Само существование творчества Донцовой защищено силами, о которых она даже не подозревает. Отложив в сторону аргументы аналитической психологии, в повседневном измерении под этими силами можно понимать, например, рынок. Всем и так понятно, что законы рынка не интересуются индивидуальным мнением, а любой маркетолог вообще смотрит на людей как на набор коэффициентов, определяющих их покупательную способность в данный момент. Но, так или иначе, есть вещи, существование которых не зависит от выбора в пользу морали или аморальности. Например, в химии есть ряд законов, которые называются “правилами запрета”. Эти правила гласят, что есть процессы и явления, которые невозможны. Они невозможны в самом прямом смысле: сами по себе (без специфического дополнительного вмешательства) они просто не осуществляются. Донцова непонятным образом сумела нарушить эти законы. В каком-то смысле это чудо, в каком-то смысле — то самое дополнительное вмешательство в виде вполне просматриваемой социальной политики, поощряющей понижение интеллектуального уровня населения.
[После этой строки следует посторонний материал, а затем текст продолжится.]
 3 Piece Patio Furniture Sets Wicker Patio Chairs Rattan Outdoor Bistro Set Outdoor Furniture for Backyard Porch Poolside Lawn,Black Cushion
Но даже это не так важно по сравнению с другими следствиями, к которым ведет засилье Донцовой на книжном рынке. Самое большое значение имеет то обстоятельство, что Дарья Донцова впервые изменила безобидный статус бульварной литературы. До этого всегда работал принцип: что читать такие книги, что ничего не читать — одинаково бесполезно. В случае с Донцовой “ничего не читать” впервые становится намного полезнее, чем читать.
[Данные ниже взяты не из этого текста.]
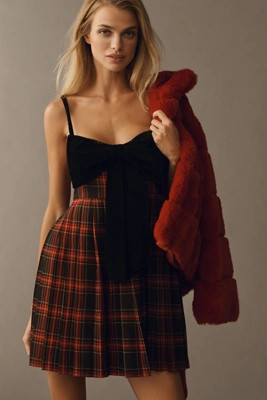 Saylor Jesse Bow Pleated Mini Dress | Anthropologie (US)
В чем опасность Донцовой? Формально — ни в чем, да и по сути, как кажется, ни в чем. Чтение ее книг не задевает головы, а раз оно не задевает головы, значит, это просто безобидная пустышка, пригодная для одной-единственной цели — убить время. Будем надеяться, что это действительно так. Но иногда бывает полезно со стороны посмотреть на собственные поделки и немного вдуматься. Посмотреть, что к чему. Подумать над тем, что значит человек, что значит убить человека, что значат похороны ребенка, что значит суп, воняющий, как расчлененка. Эти слова простые только со стороны. Донцова попустительствует легкому оперированию категориями типа “убийства”, “воровства” или “тюрьмы” и способствует их переходу в повседневный лексикон. Складывается впечатление, что обычному человеку эти вещи действительно близки по опыту. Хотя даже от шутливого приобщения к этим категориям можно устать, не говоря уже о серьезности, с которой их обрушивает она.
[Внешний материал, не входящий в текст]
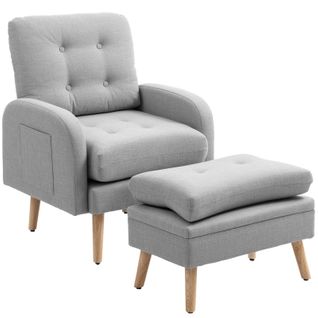 Fauteuil Et Repose-pieds Design Nordique Boldy Effet Lin Gris Clair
Разумеется, можно сделать так, чтобы эти категории действительно казались легкими и ненавязчивыми, чтобы их суровый смысл растворялся в общем жизнерадостном настроении. Или сделать подлинный trash, стильный, последовательный, несущий смысл, имеющий что сказать. Еще лучше сделать рассказ об этом подлинно трагичным, поскольку только через трагичность лучше понимается ценность человека. Но Донцова не умеет делать ни того, ни другого, ни третьего.

Ее книги — это даже не субкультура. Такую литературу нельзя представить в виде некоей субкультуры домохозяек и дать ей тем самым возможность найти свое — равноправное с другими — место под крылом все ласково охраняющей демократии. Любая субкультура — это поступательное движение вперед, к новым горизонтам дискретизации и уточнения идеалов. Ей претит общность с обезличенным мейнстримом, который не способен выразить ее более утонченных и вместе с тем более радикальных устремлений. В этом смысле произведения Донцовой не могут быть субкультурой. Они неидеальны по сути. Это докультурный, зачаточный реализм, причем интересующийся только самой примитивной его стороной и, соответственно, неспособный к комплексному взгляду на мир. Между тем завышенное внимание к нему, увы, по инерции актуализует всю массовую культуру, постоянно выводя ее на повестку дня наравне с политическими и общественными событиями.